## start Extract

# Oil change pump opinions. . .



## sybergato (Aug 23, 2005)

I just found this today. It's an oil change pump that goes into your dipstick tube to pump out your old oil. Has anyone used this product? Any reviews? Heh, the ad says change your oil without getting under the car. . .but if ya change your oil. . . might as well change the filter too, duh. But still, that would make it a little bit easier to not have to be under the car too much.


----------



## wes (Apr 30, 2002)

sybergato said:


> I just found this today. It's an oil change pump that goes into your dipstick tube to pump out your old oil. Has anyone used this product? Any reviews? Heh, the ad says change your oil without getting under the car. . .but if ya change your oil. . . might as well change the filter too, duh. But still, that would make it a little bit easier to not have to be under the car too much.


Pointless tool IMHO. You have to get under the car to remove the filter, as such the oil is SUPER easy to drain as the botl is on the bottom of the oil pan...


----------



## Dustin (Dec 14, 2003)

i agree with wes, there's no point in it, other than pulling in people who have no idea what changing the oil is. might as well pick up some blinker fluid and exhaust bearings too.


----------



## Bror Jace (Apr 26, 2003)

Those pumps have been around a while and are primarily for marine and industrial applications where it is not possible to get under engine and do a proper drain.

It's always best to drain oil out of the lowest point of the engine. You get a more complete drain and the flowing action can carry away particulates that have accumulated on the bottom of the pan.

--- *Bror Jace*


----------



## WATSON1 (Jul 9, 2005)

## end Extract
## start Stored data

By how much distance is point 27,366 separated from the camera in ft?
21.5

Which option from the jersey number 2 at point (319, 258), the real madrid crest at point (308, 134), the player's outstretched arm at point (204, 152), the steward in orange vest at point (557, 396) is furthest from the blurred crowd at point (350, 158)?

## end Stored data

# What you need to do:
1. In the oil change pump thread, what are those pumps mainly used for, according to Bror Jace?
2. Retype the part of the oil change pump thread between "i agree with" and "a proper drain.", inclusive.
3. Extend the forum thread about oil change pumps from the point where it stops.

# Responses for each task:
1. Marine and industrial applications where it isn't possible to get under the engine and do a proper drain.

2.
i agree with wes, there's no point in it, other than pulling in people who have no idea what changing the oil is. might as well pick up some blinker fluid and exhaust bearings too.


----------



## Bror Jace (Apr 26, 2003)

Those pumps have been around a while and are primarily for marine and industrial applications where it is not possible to get under engine and do a proper drain.

3.
The only way to change your oil is the old-fashioned way. You shouldn't buy anything like that. I had a friend that bought some twist tube thing to replace his drain plug. Supposedly all you had to do is twist the little piece of plastic, and the oil drains out without having to remove the plug. He ended up replacing his engine. The thing twisted while he was going down the road, draining all his oil on the interstate at 80 MPH.


----------



## Jasper (Apr 2, 2004)

^^ they arent all bad

google Fumoto valve. (I think it's www.fumotovalve.com )

i've had one for ~ 25,000 miles, and no issues, ever. other subaru owners have reported upwards of 80,000 miles on it, and never lost a drop through the valve. makes oil changes go that much faster, and if it's installed correctly, you'll never have to worry about a leak.


----------



## Bror Jace (Apr 26, 2003)

Actually, I think the plastic twisty-thingy used to drain oil was the Fram Sure-Drain. I'm not sure if they still make this.


----------



## Wash Pathfinder (Oct 21, 2005)

i just did it on my Bmw today also. No problems and no OIL on the floor. Try it,you'll like it

http://www.nissanforums.com/pathfinder/121305-my-way-changing-oil.html


----------



## vrefron (Dec 18, 2007)

The only real use for that thing is a quick-lube tech who's prone to overfills.


----------



## birdsflyingover (Dec 19, 2007)

can it suck the air out of an overfilled tire?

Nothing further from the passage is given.